En Nsanje, otro distrito en la punta sur de Malawi, las historias son similares. Alrededor de 4.700 personas, incluidos alrededor de 2.000 niños, se alojan en el campamento de Bangula Admarc, ubicado cerca de una escuela de primaria.

La mayoría de los niños desplazados aún no ha vuelto a clase. En UNICEF hemos formado y desplegado a maestros voluntarios, y enviado carpas para que se usen como aulas temporales, además de kits escolares con pizarras, cuadernos, bolígrafos y lápices.

"Me alegró de que me rescataran y me trajeran aquí después de que nuestra casa se derrumbara en medio de la noche. Esperamos durante horas con la ropa mojada hasta que llegó la ayuda. Pero ahora me quiero ir a casa", dice Funny, de 14 años.

Para muchos en la región, lo peor de las lluvias e inundaciones ha pasado, al menos por ahora. Pero los niños no pueden permitirse más interrupciones en sus vidas y educación. Con nuestro apoyo y el de otros aliados, esperamos que puedan volver a la normalidad lo antes posible.

Rebecca Phwitiko

Oficial de Comunicación en UNICEF Malawi


Mozambique: sin casa y con un niño muy enfermo

"Primero el viento sopló con fuerza. Luego vino la fuerte lluvia. De repente, el techo cayó sobre nuestras cabezas", dice Angelina Paulo, una madre soltera de siete hijos.

"Nos las arreglamos para salir con vida y corrimos a la casa de un vecino donde nos quedamos hasta que pasó la tormenta. Fuimos a buscar refugio en una escuela cercana antes de que nos trasladaran a este almacén.
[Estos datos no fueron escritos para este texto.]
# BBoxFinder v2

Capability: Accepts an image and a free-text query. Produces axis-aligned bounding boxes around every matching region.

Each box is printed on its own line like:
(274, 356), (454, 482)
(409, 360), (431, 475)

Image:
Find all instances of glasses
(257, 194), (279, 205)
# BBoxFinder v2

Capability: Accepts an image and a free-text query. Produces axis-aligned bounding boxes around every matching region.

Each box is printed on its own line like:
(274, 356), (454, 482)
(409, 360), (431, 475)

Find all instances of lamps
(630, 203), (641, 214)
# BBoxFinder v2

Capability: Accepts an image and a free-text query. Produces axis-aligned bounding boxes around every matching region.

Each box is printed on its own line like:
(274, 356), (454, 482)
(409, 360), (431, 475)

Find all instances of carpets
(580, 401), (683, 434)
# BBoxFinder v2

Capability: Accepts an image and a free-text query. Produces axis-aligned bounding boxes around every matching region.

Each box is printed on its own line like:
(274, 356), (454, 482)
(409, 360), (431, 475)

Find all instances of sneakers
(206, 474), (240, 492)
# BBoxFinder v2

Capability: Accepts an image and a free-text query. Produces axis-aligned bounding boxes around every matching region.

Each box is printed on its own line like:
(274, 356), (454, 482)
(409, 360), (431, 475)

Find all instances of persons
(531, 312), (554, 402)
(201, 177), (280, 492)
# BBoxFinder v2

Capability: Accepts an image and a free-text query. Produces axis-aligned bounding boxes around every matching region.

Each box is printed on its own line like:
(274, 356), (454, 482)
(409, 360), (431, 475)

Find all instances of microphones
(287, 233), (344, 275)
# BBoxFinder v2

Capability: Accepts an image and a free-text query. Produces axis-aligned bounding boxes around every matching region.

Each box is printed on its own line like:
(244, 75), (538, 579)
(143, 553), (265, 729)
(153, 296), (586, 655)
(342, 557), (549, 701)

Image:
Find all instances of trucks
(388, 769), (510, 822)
Lo he perdido todo, mi casa y mis cultivos", prosigue triste.

La historia de Angelina es una más entre las más de 150 familias que se han refugiado en el alojamiento de Cafumpe, en el distrito de Gondola, en la provincia central de Manica, desde que el ciclón Idai atravesó el área el viernes día 15 de marzo.

Alrededor de 150 familias están recibiendo atención primaria de salud y nutrición en el refugio Camp en el distrito de Gondola en Mozambique.
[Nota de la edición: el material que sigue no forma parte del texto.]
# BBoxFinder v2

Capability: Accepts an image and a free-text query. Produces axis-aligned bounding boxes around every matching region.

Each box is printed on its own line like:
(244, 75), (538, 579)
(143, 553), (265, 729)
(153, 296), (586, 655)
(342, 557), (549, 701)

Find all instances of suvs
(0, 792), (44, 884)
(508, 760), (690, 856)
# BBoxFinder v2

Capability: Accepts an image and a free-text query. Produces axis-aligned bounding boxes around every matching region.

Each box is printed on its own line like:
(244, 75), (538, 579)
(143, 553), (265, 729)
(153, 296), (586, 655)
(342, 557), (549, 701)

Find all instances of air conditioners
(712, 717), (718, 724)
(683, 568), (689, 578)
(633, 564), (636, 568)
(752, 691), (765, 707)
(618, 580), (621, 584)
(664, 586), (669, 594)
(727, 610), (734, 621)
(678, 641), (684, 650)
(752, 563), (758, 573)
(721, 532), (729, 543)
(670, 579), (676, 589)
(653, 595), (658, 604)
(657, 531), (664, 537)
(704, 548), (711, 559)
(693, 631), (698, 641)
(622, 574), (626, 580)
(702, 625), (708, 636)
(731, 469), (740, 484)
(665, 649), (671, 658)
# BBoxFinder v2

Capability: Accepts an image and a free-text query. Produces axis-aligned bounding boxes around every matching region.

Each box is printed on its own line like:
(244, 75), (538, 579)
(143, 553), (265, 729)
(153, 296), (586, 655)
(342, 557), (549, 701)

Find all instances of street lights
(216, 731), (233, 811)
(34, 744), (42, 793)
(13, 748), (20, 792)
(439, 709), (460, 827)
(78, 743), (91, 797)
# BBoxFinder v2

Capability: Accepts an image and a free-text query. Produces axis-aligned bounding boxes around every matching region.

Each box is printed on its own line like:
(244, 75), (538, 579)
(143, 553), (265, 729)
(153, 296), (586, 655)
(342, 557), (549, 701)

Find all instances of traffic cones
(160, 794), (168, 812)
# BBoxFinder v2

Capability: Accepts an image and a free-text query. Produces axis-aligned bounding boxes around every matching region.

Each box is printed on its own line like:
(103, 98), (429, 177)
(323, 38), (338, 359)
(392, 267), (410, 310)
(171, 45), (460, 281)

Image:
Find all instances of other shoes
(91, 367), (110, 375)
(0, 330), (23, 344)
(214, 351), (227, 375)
Alrededor de 150 familias reciben atención primaria de salud y nutrición en el refugio del distrito de Gondola, en Mozambique.

Se estima que 600.000 personas se han visto afectadas en Mozambique, de las cuales 260.000 son niños. Pero se teme la muerte y el desplazamiento de miles.
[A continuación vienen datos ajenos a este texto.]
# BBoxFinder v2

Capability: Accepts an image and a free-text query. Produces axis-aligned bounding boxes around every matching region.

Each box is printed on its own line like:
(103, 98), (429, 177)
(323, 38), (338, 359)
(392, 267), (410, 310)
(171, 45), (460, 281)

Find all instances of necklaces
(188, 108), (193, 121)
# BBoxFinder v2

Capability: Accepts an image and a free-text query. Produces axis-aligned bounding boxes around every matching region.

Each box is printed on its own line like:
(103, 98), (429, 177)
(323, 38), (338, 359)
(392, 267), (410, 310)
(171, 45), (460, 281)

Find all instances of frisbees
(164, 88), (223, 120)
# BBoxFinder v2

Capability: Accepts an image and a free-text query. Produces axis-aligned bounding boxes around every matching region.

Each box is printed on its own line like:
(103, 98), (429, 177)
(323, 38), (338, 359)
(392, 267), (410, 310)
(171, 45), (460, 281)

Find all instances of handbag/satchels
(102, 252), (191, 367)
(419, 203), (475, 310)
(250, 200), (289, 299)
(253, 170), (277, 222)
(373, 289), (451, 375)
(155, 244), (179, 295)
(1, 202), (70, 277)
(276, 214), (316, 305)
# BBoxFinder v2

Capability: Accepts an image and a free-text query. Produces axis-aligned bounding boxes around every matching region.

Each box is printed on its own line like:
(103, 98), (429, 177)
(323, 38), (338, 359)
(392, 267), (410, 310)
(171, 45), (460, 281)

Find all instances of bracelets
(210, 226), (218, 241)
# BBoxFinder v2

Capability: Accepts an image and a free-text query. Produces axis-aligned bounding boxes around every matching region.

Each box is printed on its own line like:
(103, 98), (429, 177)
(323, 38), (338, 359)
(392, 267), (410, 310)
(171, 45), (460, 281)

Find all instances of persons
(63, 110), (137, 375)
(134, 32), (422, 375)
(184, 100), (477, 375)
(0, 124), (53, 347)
Angelina se siente agradecida por la atención médica que recibe en un equipo de salud móvil que brinda atención primaria a las personas afectadas, especialmente a mujeres y niños.

Dice que su hijo de tres años, António, tenía fiebre, desnutrición aguda grave y malaria. Ella se quedará en el refugio temporal para que su hijo pueda ser tratado por el equipo de salud, que además también le proporciona alimento terapéutico con la esperanza de que pueda coger suficiente fuerza para poder ir a otro centro de salud.